## EXERCISE 1:
Copy the passage of the Guatemala malnutrition text between "Studies show that" and "water born parasites.", inclusive, word for word.
## EXERCISE 2:
Decide whether each statement below agrees with the Guatemala malnutrition text. Answer yes or no for each one, and quote the words of the text that settle it. (a) Roger Thurow is 6 feet 3 inches tall. (b) Maria Pilar eats the peas she harvests. (c) Families receive their need-based rations free of charge.

───── TEXT BLOCK

In Photos: Malnutrition in Lush Guatemala

Nutrition Guatemala

On a trip to Guatemala, PBS NewsHour Senior Correspondent Hari Sreenivasan and Chicago Council on Global Affairs Senior Fellow Roger Thurow found an agricultural paradox. The nutrient-rich land is healthy and robust, but the people are not — half of the children in Guatemala are malnourished, and even more so in rural areas.

As Guatemala wakes up to its malnutrition crisis, Sreenivasan’s photos bring the paradox to light.

Maria Pilar, with 5-month-old Blanca on her back, weeds a field of peas. While she works this crop to harvest for export, she doesn’t use the vegetables in her own diet. And that’s one of many reasons for the 70 to 80 percent childhood malnutrition rates in rural Guatemala.

Most of the food tilled from the flat valleys near the PanAmerican highway is quickly exported away to places like the U.S.

The verdant western highlands of Guatemala.

At 6 feet 3 inches, journalist Roger Thurow towers over the Chumil family of Guatemala. Childhood malnutrition can lead to physical stunting.

Studies show that besides genetics, childhood malnutrition plays a role in physical stunting. These adult women of the western highlands of Guatemala were barely past 4 feet tall.

Women participating in Government and NGO programs bring their children in for regular height and weight measurements.

Some families who are part of a pilot program receive a goat to begin turning its milk and cheeses into protein to address childhood malnutrition.

Families pay a subsidized amount for need-based rations that may supplement their diets by 20 percent a month.

Baby Lidia was underweight for a couple of months due to diarrhea likely from water born parasites.

From dried goods, to school supplies to shoes and clothes, the general stores are where commerical producs meet rural Guatemalans.

Always surprising how successful the distribution supply chain to reach even the remote highlands of rural Guatemala.

Similar to American junk food, the cheap and non-nutritious wrappers are found across Guatemala.

Like any other city, Guatemala City has Class A real estate with all the amenities while the rural poor lack access to basic nutrition.

Women in rural Guatemala usually carry their babies in a sling made out of cloth called rebozos.

Without intervention 50-70 percent of Guatemalan children will continue to grow up malnourished, costing their families and society in the long run.

──────────
───── DATA PROVIDED

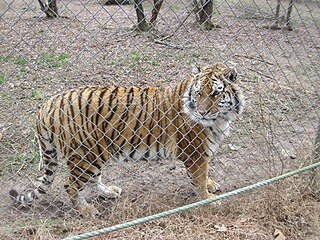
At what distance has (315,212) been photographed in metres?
2.90

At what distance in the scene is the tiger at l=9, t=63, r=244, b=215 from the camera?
3.00 metres

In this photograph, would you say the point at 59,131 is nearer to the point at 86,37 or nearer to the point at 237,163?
the point at 237,163

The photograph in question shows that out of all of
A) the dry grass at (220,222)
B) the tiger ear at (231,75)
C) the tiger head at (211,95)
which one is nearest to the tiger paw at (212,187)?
the dry grass at (220,222)

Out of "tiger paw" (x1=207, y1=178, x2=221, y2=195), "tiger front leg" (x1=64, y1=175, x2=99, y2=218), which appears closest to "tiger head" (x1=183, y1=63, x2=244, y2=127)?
"tiger paw" (x1=207, y1=178, x2=221, y2=195)

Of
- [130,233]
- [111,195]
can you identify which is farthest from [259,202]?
[111,195]

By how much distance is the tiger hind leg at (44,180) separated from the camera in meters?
3.08

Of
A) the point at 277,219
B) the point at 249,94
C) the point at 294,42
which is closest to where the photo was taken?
the point at 277,219

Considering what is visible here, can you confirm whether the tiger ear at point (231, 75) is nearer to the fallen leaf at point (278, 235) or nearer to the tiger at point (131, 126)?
the tiger at point (131, 126)

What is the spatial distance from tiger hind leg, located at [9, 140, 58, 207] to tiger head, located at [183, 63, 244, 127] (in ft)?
3.75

──────────

## TASK ANSWER 1:
Studies show that besides genetics, childhood malnutrition plays a role in physical stunting. These adult women of the western highlands of Guatemala were barely past 4 feet tall.

Women participating in Government and NGO programs bring their children in for regular height and weight measurements.

Some families who are part of a pilot program receive a goat to begin turning its milk and cheeses into protein to address childhood malnutrition.

Families pay a subsidized amount for need-based rations that may supplement their diets by 20 percent a month.

Baby Lidia was underweight for a couple of months due to diarrhea likely from water born parasites.

## TASK ANSWER 2:
(a) Yes: "At 6 feet 3 inches, journalist Roger Thurow towers over the Chumil family of Guatemala."
(b) No: "she doesn’t use the vegetables in her own diet."
(c) No: "Families pay a subsidized amount for need-based rations"